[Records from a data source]
──────────────────────────────
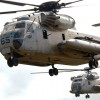 12 Marines Missing After Helicopters Crash off Hawaii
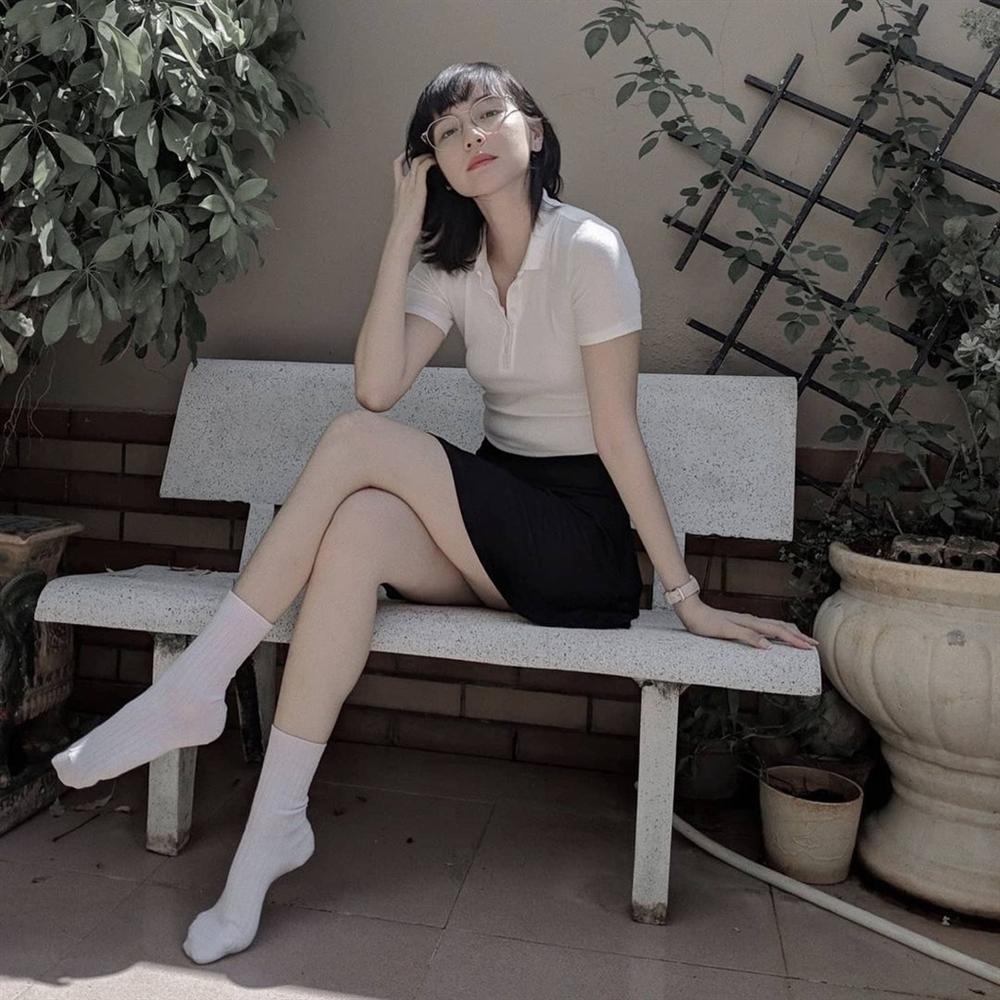 Nhan sắc đẹp không góc chết của nàng thơ khiến Sơn Tùng say mê trong MV mới-10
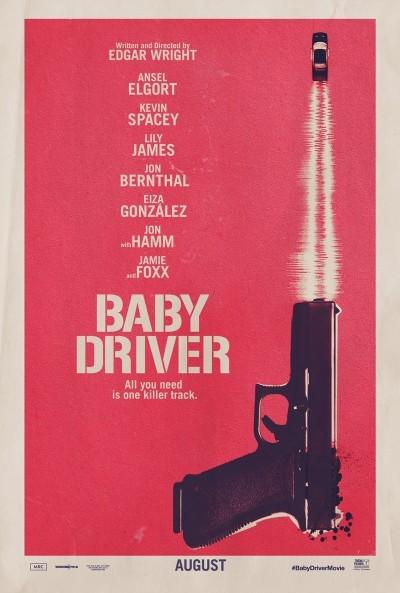 [News – Cinéma] Bande-annonce de «Baby Driver» de Edgar Wright, sortie le 23 Août.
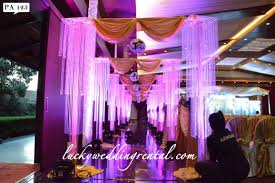 rent wedding decorations pathway decorations on rent lucky wedding rental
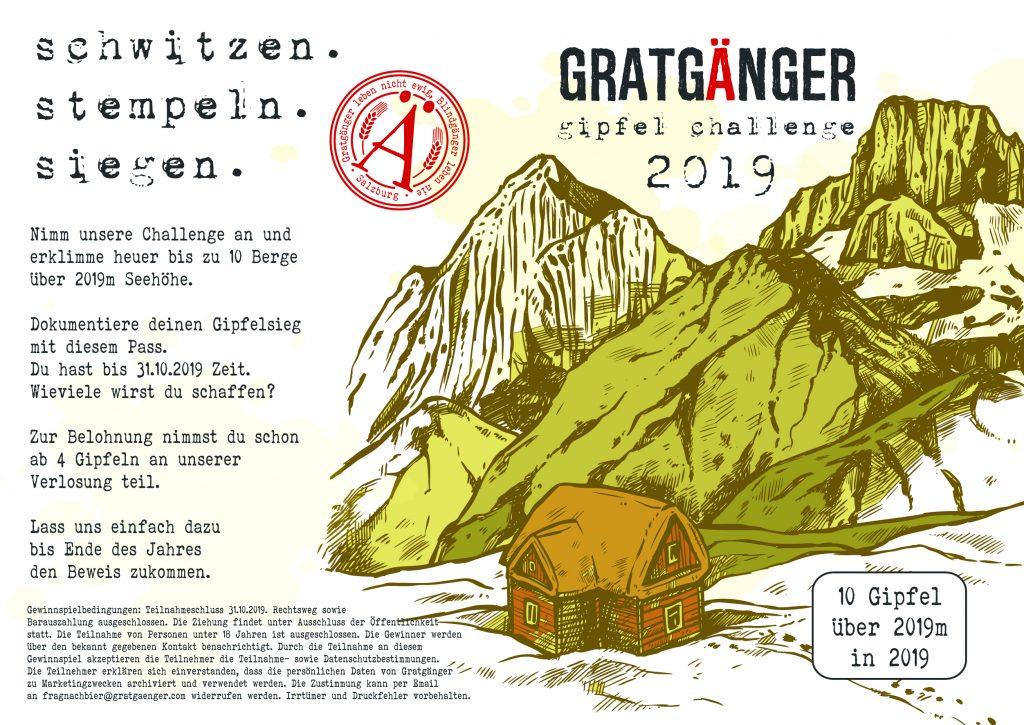 Gratgänger Gipfel Challenge 2019 - Die ultimative Herausforderung - sammle 10 Gipfelstempel bis 31.10. und gewinne tolle Preise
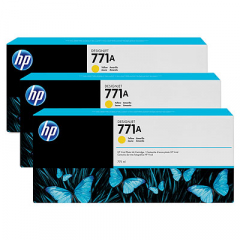 HP B6Y42A Yellow Ink Cartridge Multipack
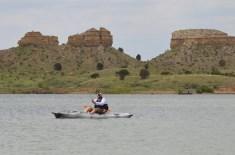 Kayak-fishing-Lake-Pueblo-SP-Wayne-D-Lewis-DSC_0129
──────────────────────────────
### What to work on
Retype all the data exactly, please, without pictures.

### Reply
 12 Marines Missing After Helicopters Crash off Hawaii
 Nhan sắc đẹp không góc chết của nàng thơ khiến Sơn Tùng say mê trong MV mới-10
 [News – Cinéma] Bande-annonce de «Baby Driver» de Edgar Wright, sortie le 23 Août.
 rent wedding decorations pathway decorations on rent lucky wedding rental
 Gratgänger Gipfel Challenge 2019 - Die ultimative Herausforderung - sammle 10 Gipfelstempel bis 31.10. und gewinne tolle Preise
 HP B6Y42A Yellow Ink Cartridge Multipack
 Kayak-fishing-Lake-Pueblo-SP-Wayne-D-Lewis-DSC_0129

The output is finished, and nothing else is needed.